Announcement

The random effects (RE) estimator existed way before 2015. For references, see Balestra and Nerlove (1966) and Theil and Goldberger (1961). Unfortunately, you cannot just "choose" to use the RE estimator, it relies on very strong assumptions. A Hausman test will tell you whether it is consistent.


See

Essentially, you just include L.depvar as a regressor, where "depvar" is the name of your outcome variable. However, there is a bias in including the lagged dependent variable as a regressor. This bias is of order \(\frac{1}{T}\), so you can only justify doing this if \(T\) is large.

What do you mean by a between variable and a within variable? You can talk about within variation (variation over time) and between variation (variation across cross-sections), but that is not a description of a variable.


References:

Balestra, P., Nerlove, M. (1966). Pooling cross-section and time series data in the estimation of a dynamic model: the demand for natural gas. Econometrica 34: 585–612.

Theil, H. and Goldberger, A.S. (1961). On pure and mixed statistical estimation in economics. International Economic Review 2(1): 65 – 78.

Dan:
in addition to Andrew's excellent reply, as per FAQ you're kindly requested to provide full reference of the source you quote, so that interested listers are not forced to skim through the web or PubMed to spot what you're referring to.
This time was easy (you're probably referring to https://www.cambridge.org/core/servi...847014000077): other times, especially when there are many versions (say working papers and published articles) of the same sources, with possible differences/amendments among them, it is more difficult to be aligned on the very same reference(s). Thanks.

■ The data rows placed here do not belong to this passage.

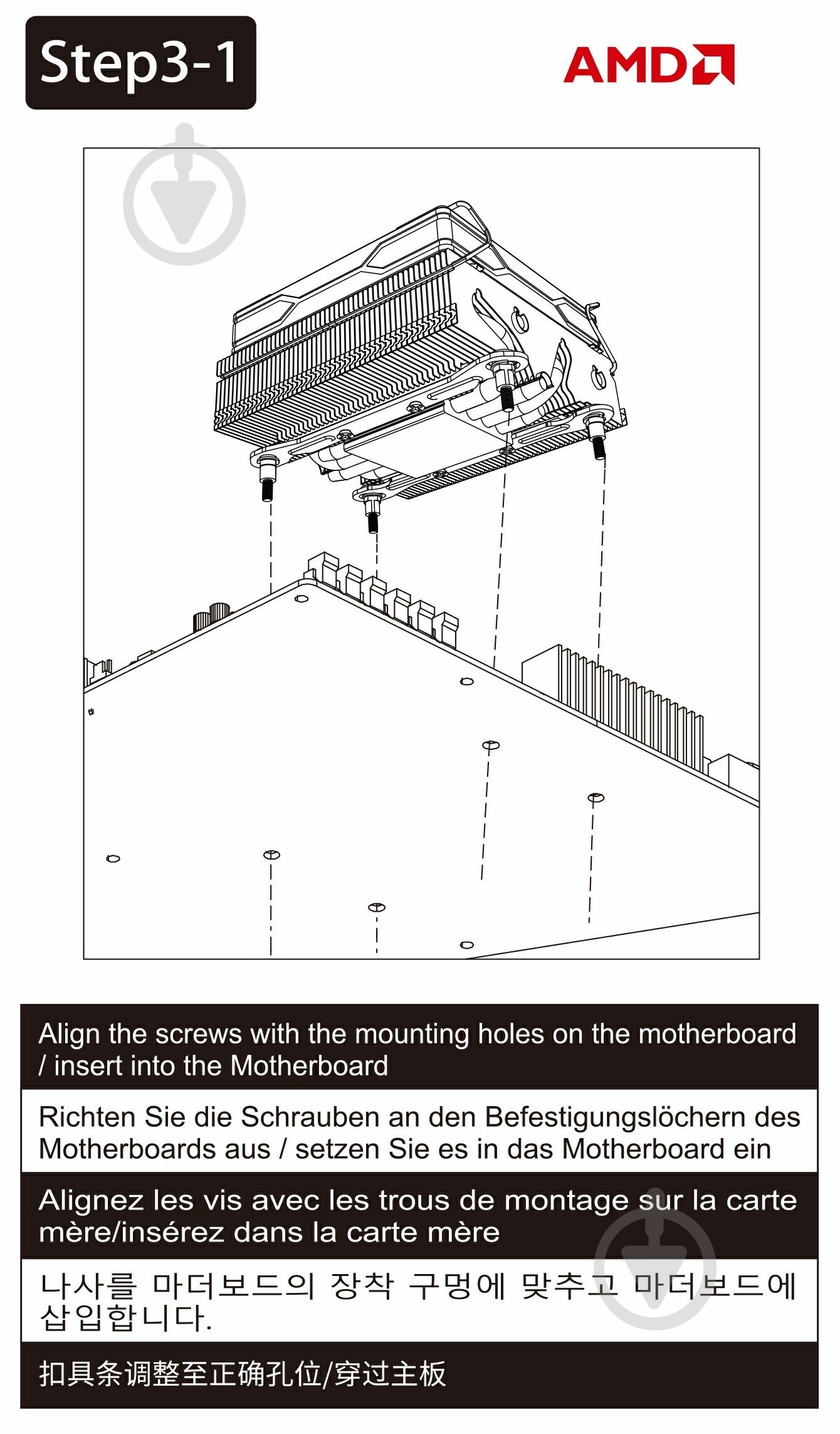 Step3-1

AMD

Align the screws with the mounting holes on the motherboard / insert into the Motherboard

Richten Sie die Schrauben an den Befestigungslöchern des Motherboards aus / setzen Sie es in das Motherboard ein

Alignez les vis avec les trous de montage sur la carte mère/insérez dans la carte mère

나사를 마더보드의 장착 구멍에 맞추고 마더보드에 삽입합니다.

扣具条调整至正确孔位/穿过主板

I am not going to comment on the Bell-and-Jones article here. Essentially, the "within-between" estimator is a Mundlak/correlated random effects/hybrid estimator, which has been around for a long time. I recommend to have a look at the following article:
Schunk, R., and F. Perales (2017). Within- and between-cluster effects in generalized linear mixed models: A discussion of approaches and the xthybrid command. Stata Journal 17 (1), 89-115.

As Andrew said, if you want to include a lagged dependent variable, you need large T. If you are interested in between effects of your other variables, then you should not include the mean of the lagged dependent variable on the right-hand side. This would remove the between variation, such that you are effectively only explaining the within variation of the dependent variable.

Hey all,
Thank you very much for your kind help.
I see there are many constraints, so I am not sure how to continue.
I'll give you some more details that might help you understand my dilemma.

I'm currently working on a paper investigating the determinants of foreign direct investment. N=100, T=10, unit of analysis is country-year. I suspect there is a difference between the covariates' cross-sectional and temporal effects. For example, countries that are more democratic enjoy higher levels of FDI, but the democratization of a country will not result in more FDI from t-1 to t.
The only method I encountered that allows differentiating between the cross-sectional and temporal effects is to use the within-between random effects estimator: Bell and Jones,2015, "Explaining fixed effects: Random effects modeling of time-series cross-sectional and panel data", Political Science Research and Methods.
A common practice in the literature on the determinants of foreign direct investment is to use a lagged dependent variable. I'm unsure how to use the within-between/Mundlak/correlated random effects/hybrid estimator with a lag dependent variable.

Given your answers, I have several questions:
1. Is a T of 10 considered too short?
2. Sebastian, should I include just the lagged values (without the decomposition)?
3. Do you recommend a different method that separates the cross-sectional from the temporal variation?

Thank you so much,
Dan

One more way I thought of taking is to fit one model with country FE, another with time FE, and compare the two.
The issue here is that it seems that gold-standard practice is the two-way fixed effects, and I'm afraid to get biased results when using just one-way FE.
Any thoughts?

Thanks (:

Using these conventional least-squares estimators, T=10 is certainly too short for estimating an unobserved-effects model with a lagged dependent variable. Keyword: Nickell bias.

You would need to resort to an estimator that is commonly used for dynamic panel data methods, e.g. GMM, maximum likelihood, bias correction. You might want to have a look at some of the commands that I developed.

I recommend to separate the modeling step from the estimation step. First, make yourself clear what model you want to estimate, i.e. how should your regression equation look like. You can still include within and between effects of exogenous regressors in your dynamic panel model. Just leave the lagged dependent variable untouched. Second, find an appropriate estimator which deals with any potential complications arising from that regression equation. Since the between effects are the coefficients of time-invariant within-group averages, the following paper might be of interest as well:
Kripfganz, S., and C. Schwarz (2019). Estimation of linear dynamic panel data models with time-invariant regressors. Journal of Applied Econometrics 34 (4), 526-546.

Thank you so much, Sebastian!
One last question: I have the option to extend the time period to 18 years (while reducing N to ~80) . Would 18 be enough?

It depends on the strength of the autocorrelation. If FDI is very persistent, then 18 years might still be too short. With macroeconomic data sets, I would normally not feel comfortable ignoring the Nickell bias when T is not at least 30. Moreover, trading N for T may create problems elsewhere.